2 cups canned pumpkin

1 cup semi-sweet chocolate chips


1.     Preheat oven to 350*F.  Grease and flour a tube pan.

2.     Mix all ingredients except chocolate chips.  Beat until blended.

3.     Stir in chocolate chips.

4.     Bake for 1 hour or until cake tester comes out clean.

5.     Cool before removing from pan.


Waldorf  Spread

8 ounces cream cheese, softened

1 tablespoon milk

2 teaspoons lemon juice

1 cup diced apple

one half cup chopped raisins

one half cup chopped walnuts


1.     Blend  cream cheese with milk and lemon juice.
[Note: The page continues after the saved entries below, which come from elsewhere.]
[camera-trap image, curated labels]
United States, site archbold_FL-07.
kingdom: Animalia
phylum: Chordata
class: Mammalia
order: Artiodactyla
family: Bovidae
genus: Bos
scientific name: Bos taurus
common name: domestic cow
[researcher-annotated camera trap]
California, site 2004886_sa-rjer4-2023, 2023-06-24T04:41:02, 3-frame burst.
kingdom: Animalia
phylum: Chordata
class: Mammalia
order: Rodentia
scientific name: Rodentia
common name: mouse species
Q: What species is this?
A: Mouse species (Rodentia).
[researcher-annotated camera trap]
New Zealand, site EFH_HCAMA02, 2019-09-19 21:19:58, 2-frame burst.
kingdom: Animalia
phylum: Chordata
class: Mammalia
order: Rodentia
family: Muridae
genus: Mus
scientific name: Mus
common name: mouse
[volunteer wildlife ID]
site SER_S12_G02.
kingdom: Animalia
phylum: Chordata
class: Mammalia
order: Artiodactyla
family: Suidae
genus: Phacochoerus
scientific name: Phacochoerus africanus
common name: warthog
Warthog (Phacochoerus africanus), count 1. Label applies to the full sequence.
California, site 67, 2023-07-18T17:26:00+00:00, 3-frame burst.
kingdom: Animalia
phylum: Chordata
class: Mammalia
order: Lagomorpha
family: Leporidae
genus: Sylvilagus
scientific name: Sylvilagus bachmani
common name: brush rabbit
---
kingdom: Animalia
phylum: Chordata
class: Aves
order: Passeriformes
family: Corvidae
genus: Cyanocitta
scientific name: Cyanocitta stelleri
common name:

2.     Add apple, raisins, and walnuts.

3.     Spread on bread cut from a miniature loaf or use the spread to stuff celery.


Dill dip

2 cups sour cream

2 cups light mayonnaise or plain yogurt

3 tablespoons dill weed

2 tablespoons parsley

3 tablespoons finely minced onion

2 tablespoons Worcestershire sauce

1 clove garlic, crushed


1.     Mix all ingredients together.

2.     Chill.

3.     Serve with raw veggies.


Cheese Ball

1 cup grated sharp cheddar cheese

1 cup grated mild colby cheese

one half cup grated parmesan cheese

8 ounces cream cheese 1 tablespoon milk

1 small clove garlic, crushed

dash of salt

dash of Worcestershire sauce

one half cup chopped nuts


1.     Have all ingredients at room temperature for easy mixing.

2.     Combine all ingredients except nuts.  A food processor works well for this step.

3.     Form into a ball and roll in nuts.  (You may need to chill before forming into a ball.)

4.     Refrigerate until serving.

5.     Serve with crackers, raw vegetables, or fresh fruit.